In reply to simon manc:
Dhal. Here's a recipe I found in the depths of the ukc archives that I posted years ago:
Put a generous amount of veg oil in a pan (or ghee if you've got it and want to accelerate the furring of your arteries). Add a sprinkling of black mustard seed and fry until they start to pop.
Add about 1/2 an onion finely chopped- worth their weight I reckon- with some chopped chilli and fry for a few mins.
Then add coriander seed, cumin and tumeric in about a 3:2:1 ratio and fry.
At this stage you may add further spices- fenugreek is good, also cinnamon bark, cardamom pods and of course ginger and/or garlic.

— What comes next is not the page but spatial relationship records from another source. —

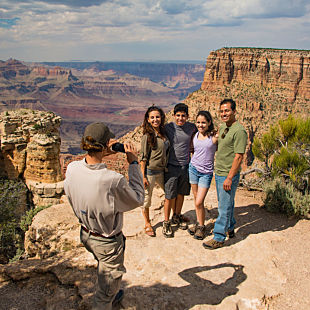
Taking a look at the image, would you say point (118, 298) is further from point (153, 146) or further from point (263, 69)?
point (263, 69)

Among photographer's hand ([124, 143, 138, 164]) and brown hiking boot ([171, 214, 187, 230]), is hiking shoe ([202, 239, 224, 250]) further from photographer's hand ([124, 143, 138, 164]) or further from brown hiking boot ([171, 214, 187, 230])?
photographer's hand ([124, 143, 138, 164])

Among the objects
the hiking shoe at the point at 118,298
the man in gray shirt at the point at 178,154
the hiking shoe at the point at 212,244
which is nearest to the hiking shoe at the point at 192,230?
the hiking shoe at the point at 212,244

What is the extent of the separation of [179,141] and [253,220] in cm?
226

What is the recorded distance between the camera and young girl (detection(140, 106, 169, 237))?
362 centimetres

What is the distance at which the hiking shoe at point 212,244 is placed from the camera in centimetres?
375

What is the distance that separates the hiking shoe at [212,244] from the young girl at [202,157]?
440 mm

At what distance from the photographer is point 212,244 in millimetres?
3764

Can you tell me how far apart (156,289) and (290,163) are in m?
3.78

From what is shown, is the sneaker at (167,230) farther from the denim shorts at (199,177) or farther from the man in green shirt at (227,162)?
the denim shorts at (199,177)

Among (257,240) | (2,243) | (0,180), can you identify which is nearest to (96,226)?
(257,240)

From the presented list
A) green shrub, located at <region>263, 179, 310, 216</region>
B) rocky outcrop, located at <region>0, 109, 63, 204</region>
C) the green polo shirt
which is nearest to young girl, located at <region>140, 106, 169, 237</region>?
the green polo shirt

Fry a little longer until the mixture has combined- the spices need a bit of frying to release their flavour- and then add the lentils. Fry a little longer. With red lentils there's no need to soak beforehand. Then add water, bring to the boil and simmer.

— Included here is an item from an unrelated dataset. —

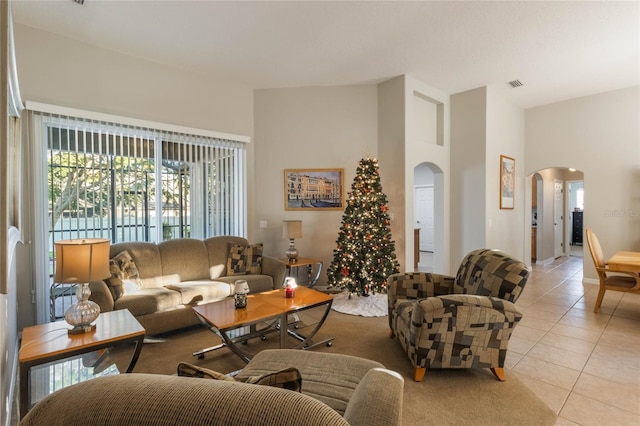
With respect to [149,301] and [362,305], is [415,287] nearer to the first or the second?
[362,305]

What I usually do at this stage is to take it off the heat once it has boiled and let it stand with a lid on, occasionally giving it a bit more heat. In the meantime you can cook the rice or make chapattis if you want. Or guzzle wine.
A really simple dhal might omit much of the above and just consist of adding some roasted spices to the boiled lentils but I think that the more spices the merrier.
Season with salt if required and serve. Yum.
It does take a bit of time for best results but where's the hurry?